# START OF RECORD EXCERPTS

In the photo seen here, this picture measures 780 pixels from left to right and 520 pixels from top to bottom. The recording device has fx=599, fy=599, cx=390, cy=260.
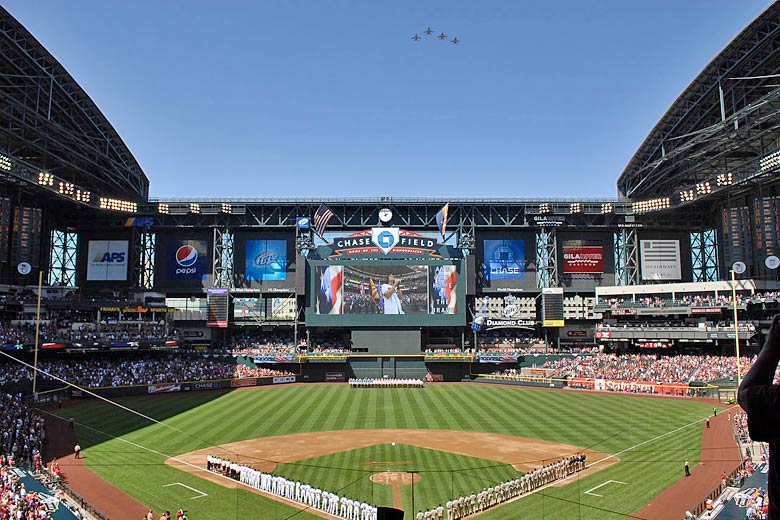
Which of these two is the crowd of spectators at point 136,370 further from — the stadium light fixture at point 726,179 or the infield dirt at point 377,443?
the stadium light fixture at point 726,179

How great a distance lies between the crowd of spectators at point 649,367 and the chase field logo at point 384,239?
23521 millimetres

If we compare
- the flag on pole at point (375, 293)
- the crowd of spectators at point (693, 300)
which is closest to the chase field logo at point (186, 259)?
the flag on pole at point (375, 293)

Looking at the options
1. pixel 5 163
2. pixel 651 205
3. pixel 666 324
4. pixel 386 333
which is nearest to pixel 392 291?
pixel 386 333

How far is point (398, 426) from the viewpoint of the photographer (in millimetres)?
40812

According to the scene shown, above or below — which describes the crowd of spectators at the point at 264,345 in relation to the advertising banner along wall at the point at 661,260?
below

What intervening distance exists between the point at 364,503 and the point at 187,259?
2651 inches

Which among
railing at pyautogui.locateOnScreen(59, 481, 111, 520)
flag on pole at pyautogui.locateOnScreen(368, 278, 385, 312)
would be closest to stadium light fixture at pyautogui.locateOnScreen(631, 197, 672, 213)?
flag on pole at pyautogui.locateOnScreen(368, 278, 385, 312)

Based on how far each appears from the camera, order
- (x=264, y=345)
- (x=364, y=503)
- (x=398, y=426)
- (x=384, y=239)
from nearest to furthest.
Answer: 1. (x=364, y=503)
2. (x=398, y=426)
3. (x=384, y=239)
4. (x=264, y=345)

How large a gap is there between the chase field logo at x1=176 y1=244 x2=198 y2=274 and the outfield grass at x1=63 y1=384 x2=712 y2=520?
93.4ft

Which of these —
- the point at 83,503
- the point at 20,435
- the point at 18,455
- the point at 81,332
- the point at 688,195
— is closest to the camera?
the point at 83,503

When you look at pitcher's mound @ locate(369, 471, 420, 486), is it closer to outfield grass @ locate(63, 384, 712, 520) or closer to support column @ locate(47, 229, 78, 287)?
outfield grass @ locate(63, 384, 712, 520)

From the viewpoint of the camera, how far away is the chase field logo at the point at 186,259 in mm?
83375

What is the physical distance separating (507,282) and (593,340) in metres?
13.8

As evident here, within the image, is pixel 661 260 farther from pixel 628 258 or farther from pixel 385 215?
pixel 385 215
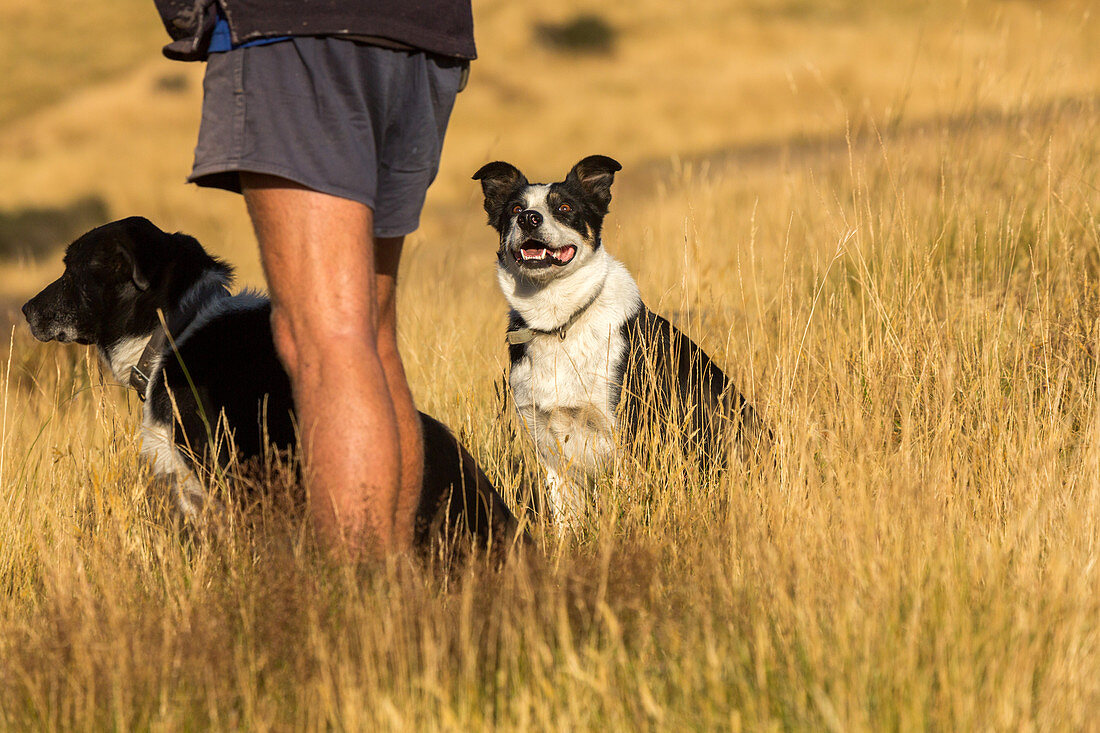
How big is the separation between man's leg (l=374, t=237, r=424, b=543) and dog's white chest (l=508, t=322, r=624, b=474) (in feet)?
5.22

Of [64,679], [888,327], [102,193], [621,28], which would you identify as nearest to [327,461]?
[64,679]

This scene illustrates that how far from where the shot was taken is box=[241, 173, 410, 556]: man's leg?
2168 millimetres

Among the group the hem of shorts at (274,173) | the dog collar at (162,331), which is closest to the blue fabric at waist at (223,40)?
the hem of shorts at (274,173)

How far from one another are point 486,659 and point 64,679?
905 mm

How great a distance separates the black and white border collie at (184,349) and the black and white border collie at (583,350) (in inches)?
40.7

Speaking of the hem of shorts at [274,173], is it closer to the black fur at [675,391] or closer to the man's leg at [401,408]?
the man's leg at [401,408]

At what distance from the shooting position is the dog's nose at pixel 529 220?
4.57 metres

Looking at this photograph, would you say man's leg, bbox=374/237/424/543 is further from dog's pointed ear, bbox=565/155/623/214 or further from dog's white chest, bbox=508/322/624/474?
dog's pointed ear, bbox=565/155/623/214

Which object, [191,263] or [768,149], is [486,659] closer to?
[191,263]

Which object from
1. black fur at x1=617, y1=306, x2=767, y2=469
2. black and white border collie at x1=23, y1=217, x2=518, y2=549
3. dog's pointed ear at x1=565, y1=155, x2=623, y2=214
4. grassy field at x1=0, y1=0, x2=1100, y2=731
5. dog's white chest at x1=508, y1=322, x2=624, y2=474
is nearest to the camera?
grassy field at x1=0, y1=0, x2=1100, y2=731

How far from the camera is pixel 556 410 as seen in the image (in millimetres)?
4262

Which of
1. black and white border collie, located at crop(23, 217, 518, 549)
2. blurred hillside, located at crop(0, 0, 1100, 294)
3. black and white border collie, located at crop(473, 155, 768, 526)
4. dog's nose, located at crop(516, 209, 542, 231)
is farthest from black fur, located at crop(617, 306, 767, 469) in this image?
blurred hillside, located at crop(0, 0, 1100, 294)

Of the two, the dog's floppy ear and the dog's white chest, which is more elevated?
the dog's floppy ear

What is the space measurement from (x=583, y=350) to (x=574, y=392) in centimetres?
21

# END OF RECORD EXCERPTS

**GOAL**
Copy out the stretch of the records above from the line containing "According to the" through the line containing "2651 inches", both included, matching every character.

**EXERCISE RESULT**
According to the scene shown, above or below — which describes the crowd of spectators at the point at 264,345 in relation to the advertising banner along wall at the point at 661,260?
below

What intervening distance exists between the point at 364,503 and the point at 187,259?
2651 inches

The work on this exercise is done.